Hematology · Hemoglobinopathies
The facts most likely to be tested
Sickle cell disease is caused by a point mutation in the beta-globin gene resulting in the substitution of valine for glutamic acid at the sixth position of the beta-globin chain.
Hydroxyurea is the first-line disease-modifying therapy used to increase fetal hemoglobin (HbF) levels and reduce the frequency of vaso-occlusive crises.
Patients with sickle cell disease are functionally asplenic due to autosplenectomy from repeated microvascular infarctions, necessitating prophylactic penicillin until age five and encapsulated organism vaccinations.
Acute chest syndrome is the leading cause of death in adults with sickle cell disease, characterized by new pulmonary infiltrates on chest X-ray, fever, and respiratory distress.
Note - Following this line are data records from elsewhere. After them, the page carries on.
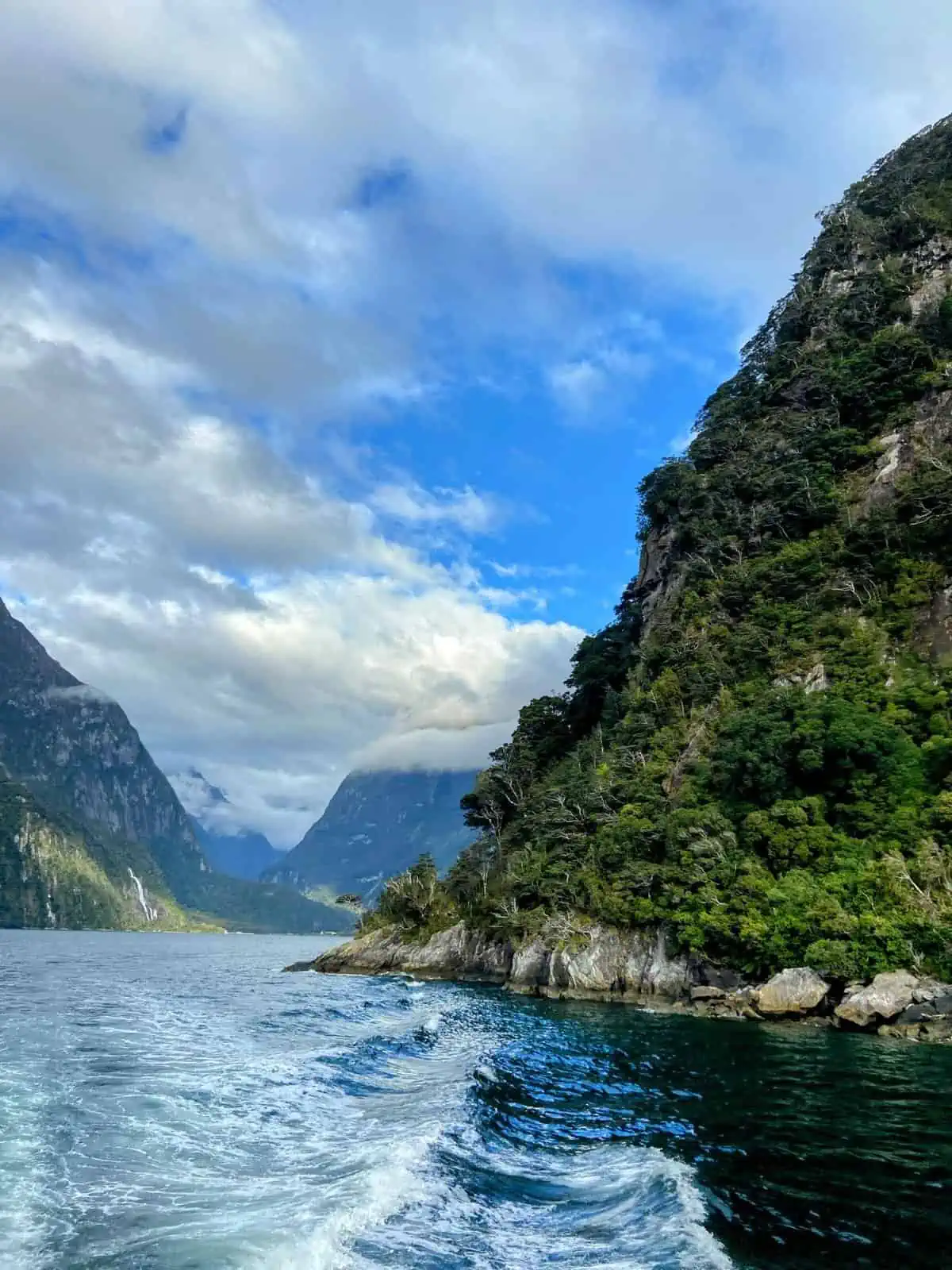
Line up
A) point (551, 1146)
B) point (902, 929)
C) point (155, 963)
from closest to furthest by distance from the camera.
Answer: point (551, 1146), point (902, 929), point (155, 963)

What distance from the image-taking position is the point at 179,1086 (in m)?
21.0

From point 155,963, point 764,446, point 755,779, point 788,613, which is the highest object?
point 764,446

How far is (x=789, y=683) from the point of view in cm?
5544

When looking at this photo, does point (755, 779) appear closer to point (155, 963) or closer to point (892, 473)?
point (892, 473)

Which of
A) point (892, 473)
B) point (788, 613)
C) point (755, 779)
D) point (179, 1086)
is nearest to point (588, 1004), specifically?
point (755, 779)

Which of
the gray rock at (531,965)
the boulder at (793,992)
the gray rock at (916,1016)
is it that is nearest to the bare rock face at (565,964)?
the gray rock at (531,965)

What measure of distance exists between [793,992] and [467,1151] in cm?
2904

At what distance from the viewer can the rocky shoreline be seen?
3384 centimetres

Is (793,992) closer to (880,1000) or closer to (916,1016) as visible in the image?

Osteomyelitis in sickle cell patients is most commonly caused by Salmonella species, whereas Staphylococcus aureus remains the most common cause in the general population.
Aplastic crisis is a transient arrest of erythropoiesis typically triggered by Parvovirus B19 infection, presenting with a profound drop in hemoglobin and an absent reticulocyte count.
Transcranial Doppler (TCD) ultrasonography is the gold standard screening tool in children aged 2–16 to assess the risk of ischemic stroke by measuring cerebral blood flow velocity.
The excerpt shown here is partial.